Now the problem is how to put these wav files on the JamMan. I used the usb cable and the JamMan Manager software, but I could not transfer the files. I then tried copying directly to the micro SD card, but still nothing.

Help please.


----------



## Hammerhands (Dec 19, 2016)

I was just listening to a podcast that was several years old where a guy ran into this exact problem.

He said he found disussions going back to the time the pedal was released, and Digitech never fixed the issue.

Let me see...about 30 minutes into this. I’m not sure if he ever solved it.

Episode 57: In A Jam, Man!

Make sure you have the latest version of the software, JamManager XT 2.35.
https://digitech.com/en/software

I don’t have one, so it would be hard for me to figure this out, but if I was going to try something, this is what I would do.

1. Put the microSD card in the JamMan and do the format procedure.
2. Record something on the JamMan to the card.
3. See if Windows can read the card.
4. If not, take the card to a Linux or Apple computer and see if they can read the card.
[If that works, you may be able to download something that allows Windows to read whatever format the card is in, like EXT3 or?]
5. If you can see files, figure out the file format (using ffprobe perhaps), and the naming convention.
6. If you can’t see files, see if there is a Linux or Apple version of the JamMan software that works.
7. If not, see if you can read the disc with a disc editor program.
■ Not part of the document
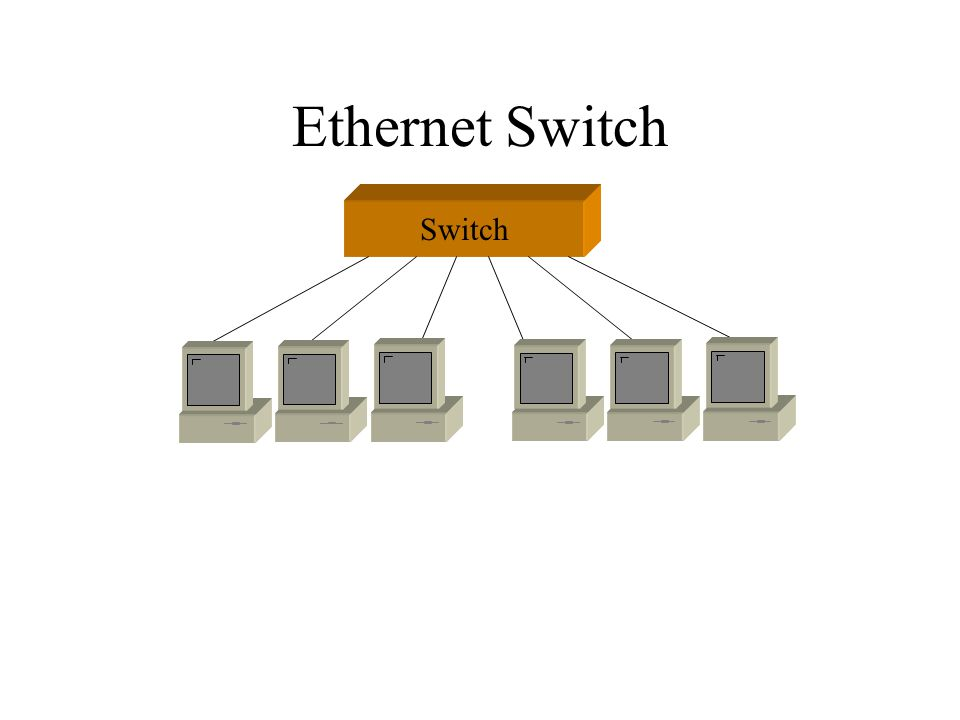 Ethernet Switch Switch
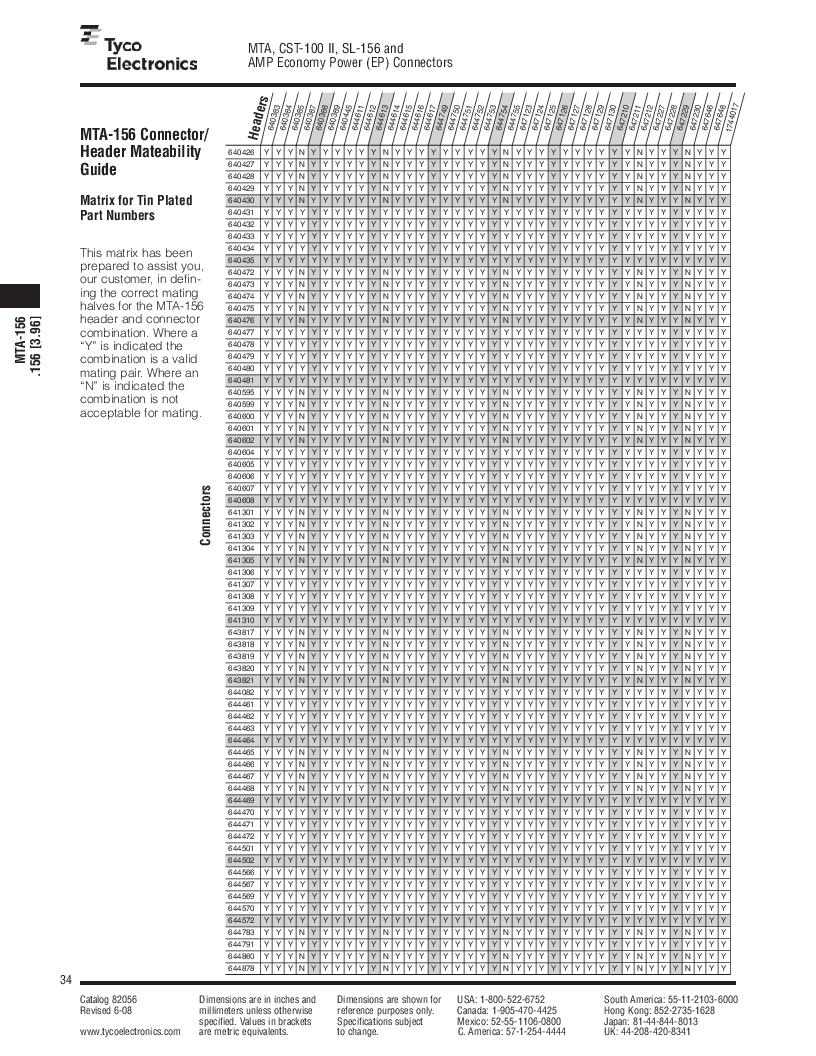 1-640455-4 ,TE Connectivity厂商,Headers & Wire Housings POLARIZED HEADER 14P Right Angle Post tin, 1-640455-4 datasheet预览  第34页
A .wav file will have a specific header you should be to able find. This would be horrible, but somebody may have or will be able to write a program to make it work.


----------



## Doug B (Jun 19, 2017)

I figured it out. So simple a solution that I can't believe how dumb I was. 

I run a patch cord from the line out of my Lexicon Alpha external USB sound card on my computer to the left input of the JamMan. (Sound source is played on the computer) Then the left out to my amp. I start record on the JamMan and start playing the file on the computer.

Before, I was trying to copy the wav file. But this time I just recorded direct. Works perfectly.

Thanks everyone for your help.


----------